図1は、一実施形態に係る支援システム100の構成例を示すブロック図である。支援システム100は、抽出部101、基盤設計指示部102、及び、導入指示部103を備える。抽出部101、基盤設計指示部102、および、導入指示部103は、それぞれ、抽出手段、基盤設計指示手段、及び、導入指示手段の一実施形態である。
【0019】
図2は、クラウドサービスシステム全体のシステム構成例を示す概略図である。システムは、クラウドサーバと発注企業が利用するオンプレミスサーバの少なくともいずれかを含む。支援システム100は、通信ネットワークを介して、クラウド基盤の構築を支援する。
【0020】
抽出部101は、クラウドサービスが準拠すべきセキュリティ基準項目を抽出する。
【0021】
クラウドサービスが準拠すべきセキュリティ要件は、クラウドサービスを利用する発注企業によって異なる場合がある。セキュリティ要件の例として、例えば、国毎の基準(例えば日本工業規格(Japan Industrial Standards, JIS Q 27000等を含む))や国際規格など、様々なセキュリティ基準が存在する。さらに、クラウドサービスはクラウドサービス事業者毎の独自の機能を有するから、これらの機能に対応したセキュリティ対策が必要となる場合がある。

* [抜粋データ]
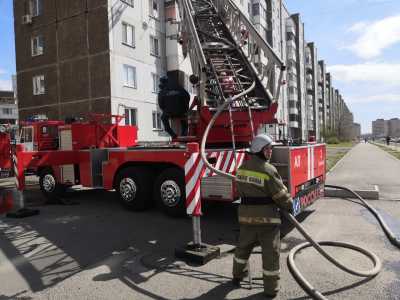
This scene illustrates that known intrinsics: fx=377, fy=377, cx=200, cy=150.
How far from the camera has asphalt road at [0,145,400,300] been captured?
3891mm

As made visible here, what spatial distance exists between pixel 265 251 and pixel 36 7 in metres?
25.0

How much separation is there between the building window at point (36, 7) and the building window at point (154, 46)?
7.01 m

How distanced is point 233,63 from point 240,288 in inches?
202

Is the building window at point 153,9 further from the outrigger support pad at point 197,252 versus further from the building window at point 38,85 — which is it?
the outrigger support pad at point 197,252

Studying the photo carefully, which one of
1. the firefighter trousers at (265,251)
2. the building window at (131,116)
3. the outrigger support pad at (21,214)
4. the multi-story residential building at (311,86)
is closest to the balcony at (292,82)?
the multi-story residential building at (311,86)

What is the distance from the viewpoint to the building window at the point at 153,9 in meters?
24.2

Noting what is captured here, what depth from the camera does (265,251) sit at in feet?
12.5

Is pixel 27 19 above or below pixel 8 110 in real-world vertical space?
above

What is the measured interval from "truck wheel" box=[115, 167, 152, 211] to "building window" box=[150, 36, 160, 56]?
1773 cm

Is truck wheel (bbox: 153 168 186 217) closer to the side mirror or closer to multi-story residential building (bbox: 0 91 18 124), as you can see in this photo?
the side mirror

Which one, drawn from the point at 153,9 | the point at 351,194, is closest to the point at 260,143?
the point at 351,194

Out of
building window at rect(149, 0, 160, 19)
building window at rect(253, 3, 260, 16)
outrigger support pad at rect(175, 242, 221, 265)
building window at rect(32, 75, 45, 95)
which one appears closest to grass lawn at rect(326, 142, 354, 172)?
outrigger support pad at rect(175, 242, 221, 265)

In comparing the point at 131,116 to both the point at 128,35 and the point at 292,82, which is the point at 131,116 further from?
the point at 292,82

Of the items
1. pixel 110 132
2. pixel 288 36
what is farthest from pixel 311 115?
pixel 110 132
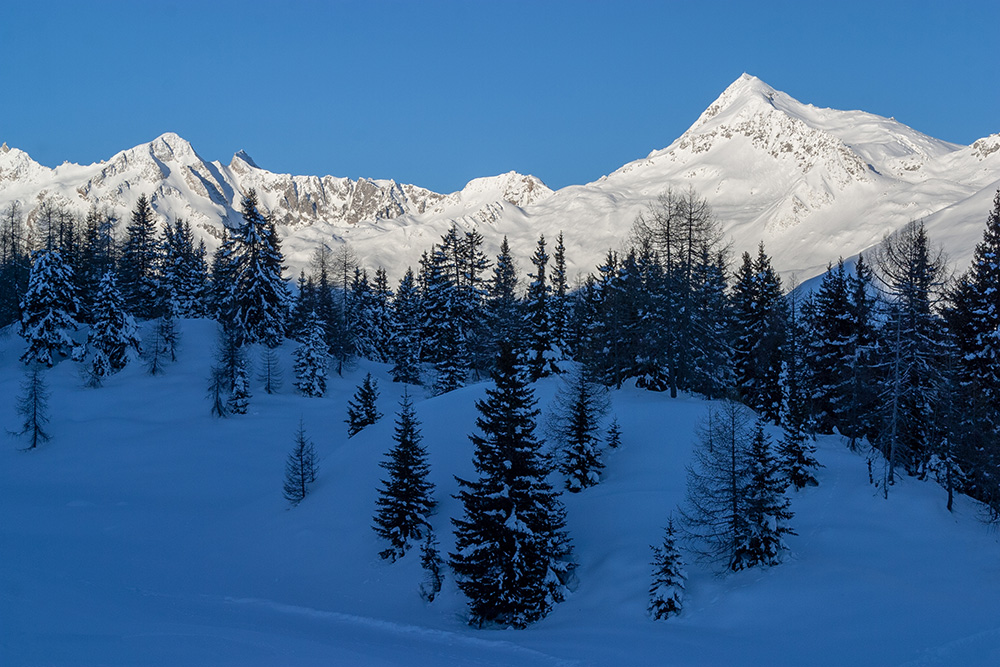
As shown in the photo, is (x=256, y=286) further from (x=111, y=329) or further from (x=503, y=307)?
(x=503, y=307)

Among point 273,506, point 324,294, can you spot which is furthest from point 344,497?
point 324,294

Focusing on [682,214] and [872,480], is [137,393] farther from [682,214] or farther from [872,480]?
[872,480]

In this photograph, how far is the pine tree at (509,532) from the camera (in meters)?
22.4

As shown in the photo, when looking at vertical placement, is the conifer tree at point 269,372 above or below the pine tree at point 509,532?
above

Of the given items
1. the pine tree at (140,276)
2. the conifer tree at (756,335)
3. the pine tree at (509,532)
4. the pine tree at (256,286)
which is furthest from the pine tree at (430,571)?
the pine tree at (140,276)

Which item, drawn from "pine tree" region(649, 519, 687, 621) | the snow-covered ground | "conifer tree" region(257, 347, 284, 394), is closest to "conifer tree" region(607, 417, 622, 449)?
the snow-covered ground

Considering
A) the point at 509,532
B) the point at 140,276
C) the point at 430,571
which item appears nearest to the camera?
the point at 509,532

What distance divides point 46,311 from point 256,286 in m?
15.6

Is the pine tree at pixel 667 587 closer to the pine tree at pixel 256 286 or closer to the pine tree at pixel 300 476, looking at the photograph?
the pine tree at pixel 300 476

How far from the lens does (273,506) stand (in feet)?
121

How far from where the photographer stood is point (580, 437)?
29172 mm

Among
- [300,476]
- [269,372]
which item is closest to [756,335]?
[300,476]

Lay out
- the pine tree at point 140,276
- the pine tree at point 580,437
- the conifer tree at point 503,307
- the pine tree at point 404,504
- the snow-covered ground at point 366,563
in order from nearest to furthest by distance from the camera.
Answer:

* [短い課題 A] 提供テキストにおいて、抽出部101が抽出する対象は何か。
* [短い課題 B] 提供テキストのうち、「図1は、一実施形態に係る支援」から「指示手段の一実施形態である。」に至るまでの全文を引用せよ。
* [短い課題 C] 提供テキストによれば、クラウドサービス事業者ごとの機能に対応したセキュリティ対策が必要となる場合があるのはなぜか。1〜3文で説明せよ。

* [最終回答 A] クラウドサービスが準拠すべきセキュリティ基準項目である。

* [最終回答 B]
図1は、一実施形態に係る支援システム100の構成例を示すブロック図である。支援システム100は、抽出部101、基盤設計指示部102、及び、導入指示部103を備える。抽出部101、基盤設計指示部102、および、導入指示部103は、それぞれ、抽出手段、基盤設計指示手段、及び、導入指示手段の一実施形態である。

* [最終回答 C] クラウドサービスは、クラウドサービス事業者ごとに独自の機能を有する。そのため、これらの機能に対応したセキュリティ対策が必要となる場合がある。